= John M. Summerill Jr. =

American politician (1898-1969)

John M. Summerill Jr. (August 3, 1898 – August 24, 1969) was an American Republican Party politician who served as President of the New Jersey State Senate and as Acting Governor of New Jersey.

==Early life==
Summerill was born August 3, 1898, in Penns Grove, New Jersey, the son of John M. Summerill and Eleanor W. Jacoby Summerill. He attended Wenonah Academy and is a 1922 graduate of Rutgers University, where he was a four-letter man. He was an assistant coach of the Rutgers football team under coach George Sanford. He received his law degree from the New Jersey Law School (now Rutgers University Law School). He practiced law in Camden County before opening a law office in Salem County in 1935. He was elected Republican State Committeeman from Salem County in 1933 and held that post until 1943. During World War I, Summerill was a member of the Students Army Training Corps.

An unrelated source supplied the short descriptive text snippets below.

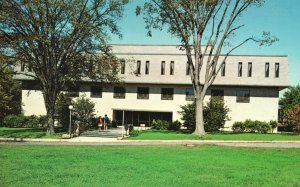 Vintage Postcard Ballentine Hall College Of Business Administration Rhode Island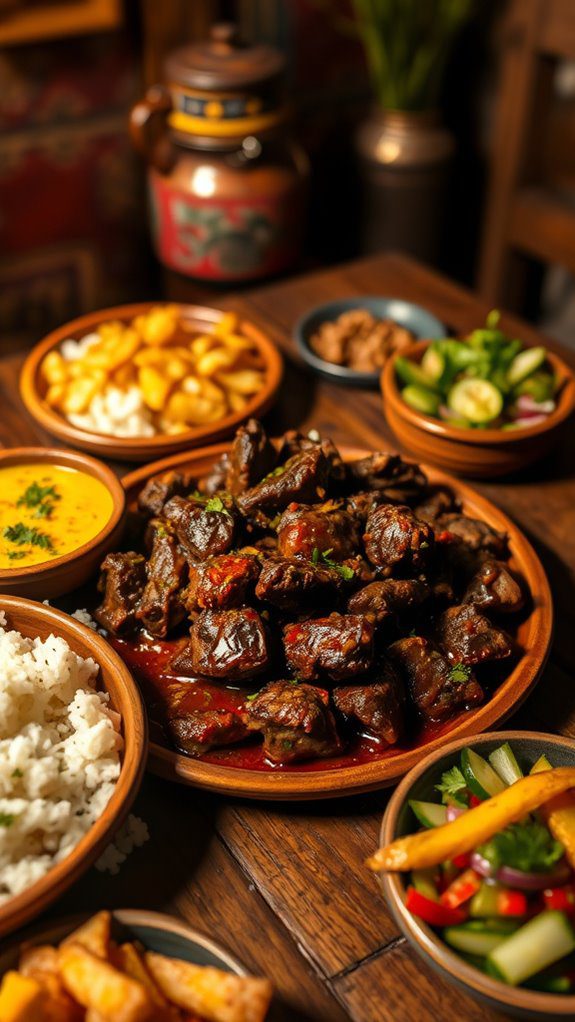 spicy slow cooked beef dish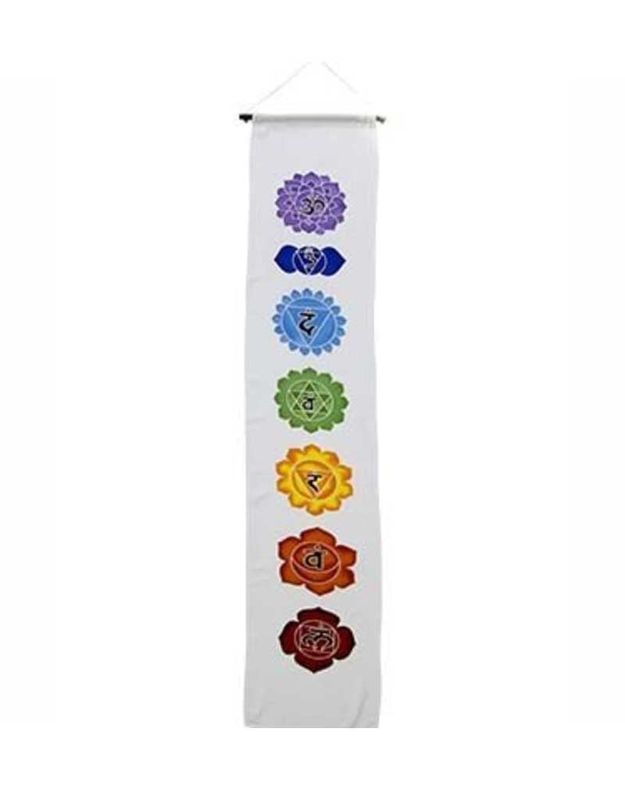 Chakra Banner 12&quot; x 62&quot; - White Background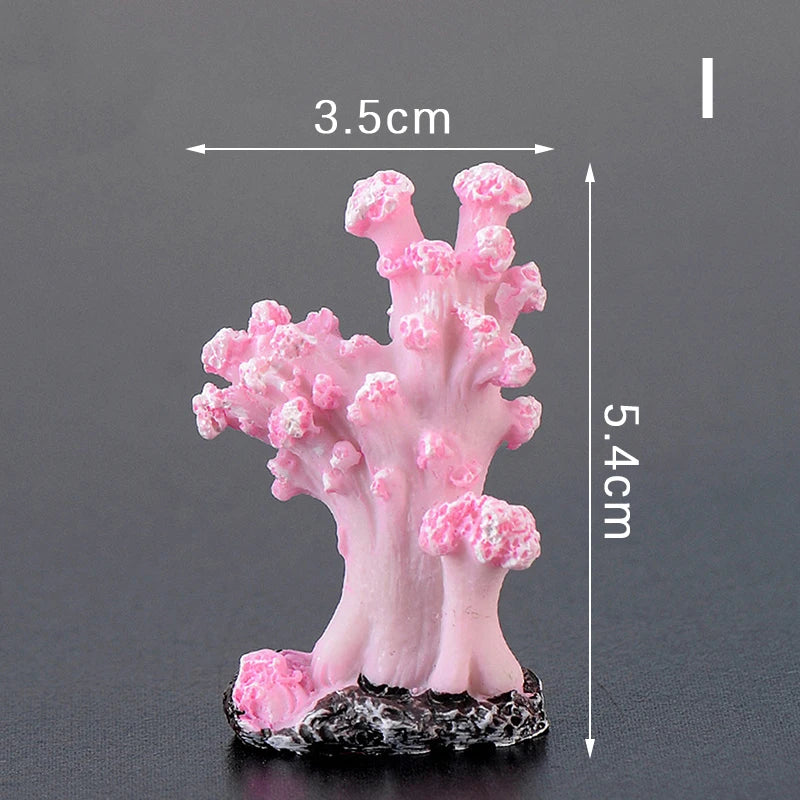 Artificial Coral Reef Aquarium Decoration with Starfish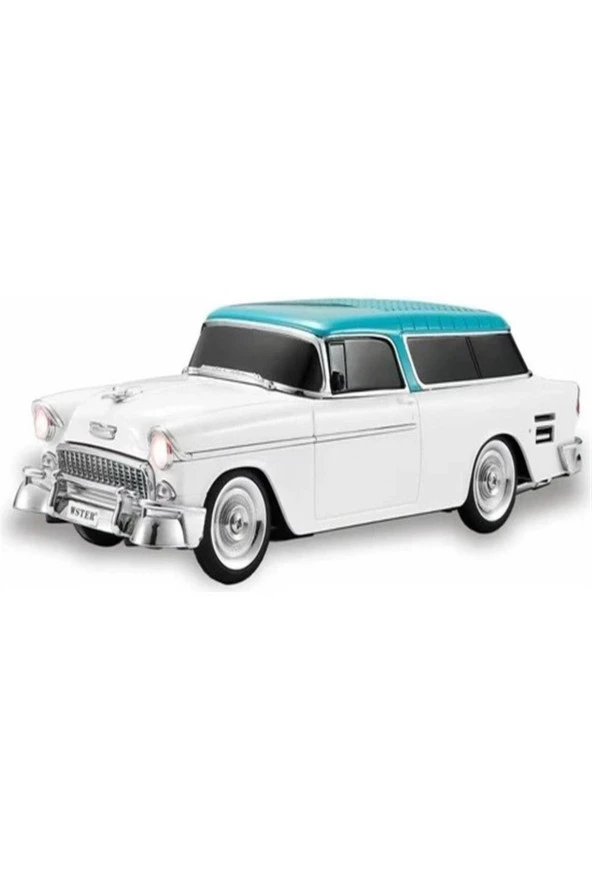 Knstar WS-1955 Klasik Araba Usb-Tf-Fm Radyo Bluetooth Hoparlör Beyaz ürün görseli 1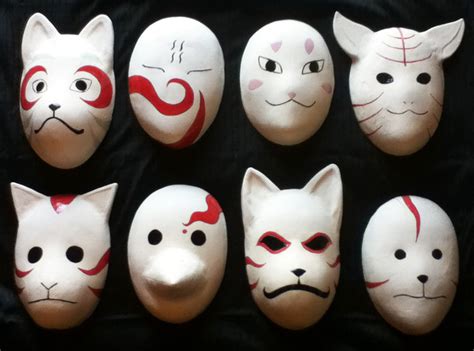 Last Minute Halloween Costume Anbu Mask My Pinterventures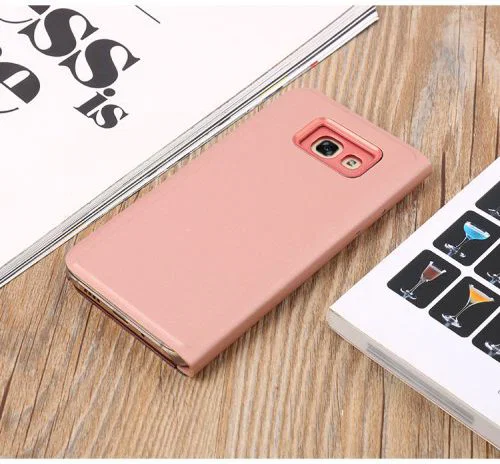 Samsung Galaxy A3 (2017) Spiegel Hoesje Roze afbeelding 3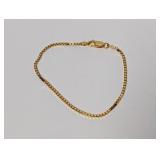 7' Vermeil/.925 Sterl Box Link Chain Bracelet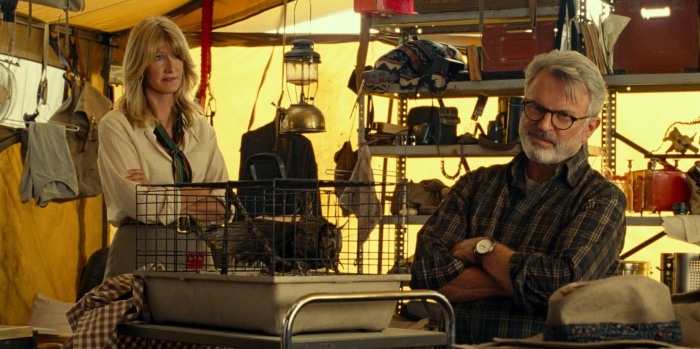 Laura Dern and Sam Neill in Jurassic World: Dominion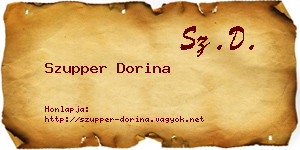 Szupper Dorina névjegykártya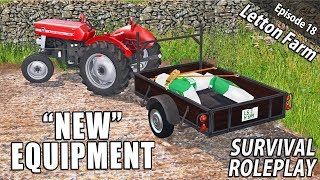 quotNEWquot EQUIPMENT  Survival Roleplay  Farming Simulator 17  Letton Farm  Ep 18 [upl. by Ahso292]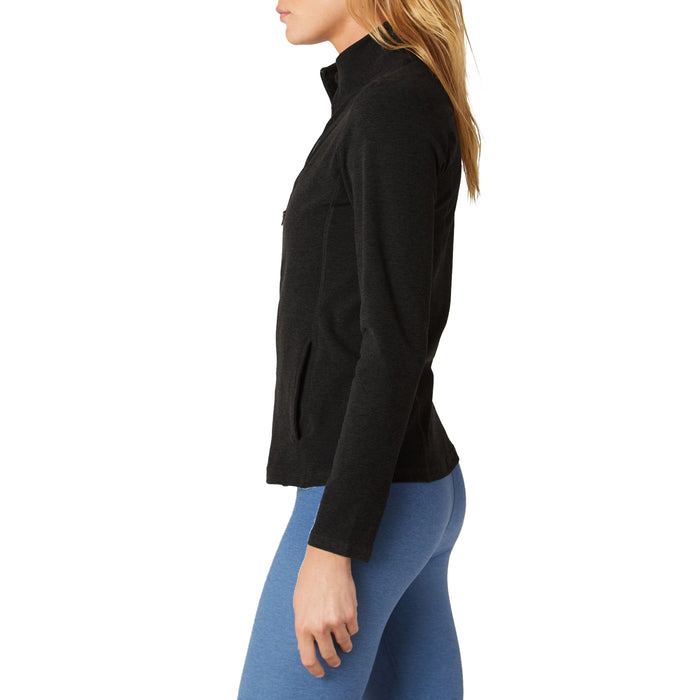 Beyond Yoga On The Go Mock Neck Jacket - Women's Darkest Night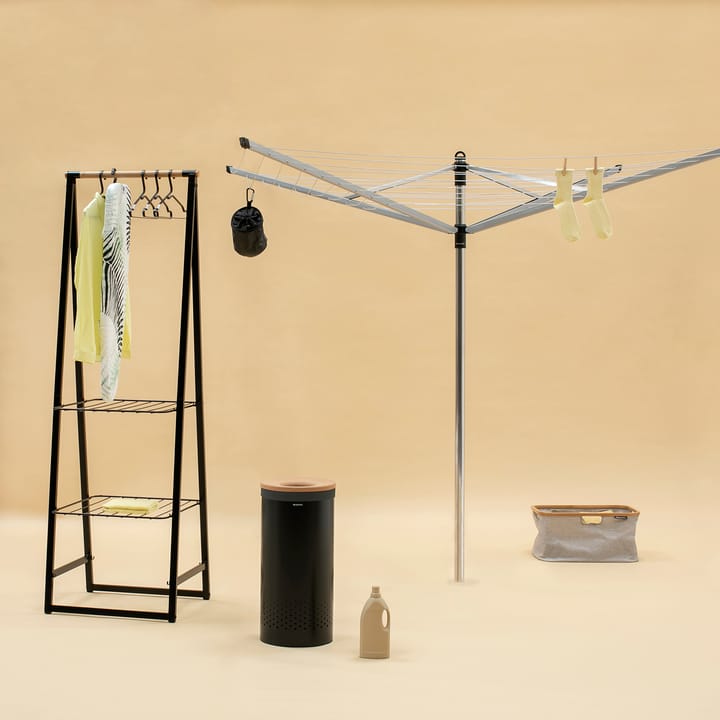Linn kledingrek small, Zwart Brabantia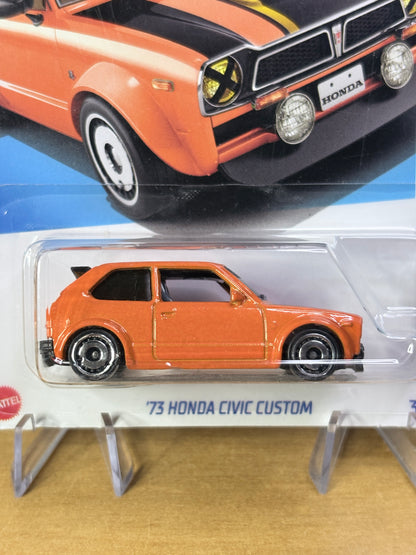 Hot Wheels '73 Honda Civic Custom | 2024 HW J-Imports 8/10 Mainline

==New Jersey State Assemblyman==
He was elected to the New Jersey General Assembly in 1928, at age 30, and was re-elected in 1929 and 1930.

==New Jersey State Senator==
Summerill was elected to the New Jersey State Senate in 1938. He was the Senate President in 1948, and during the extended illness of Governor Alfred Driscoll, he served as the Acting Governor. Summerill was defeated in his 1955 bid for re-election by Democrat John A. Waddington, an Assemblyman.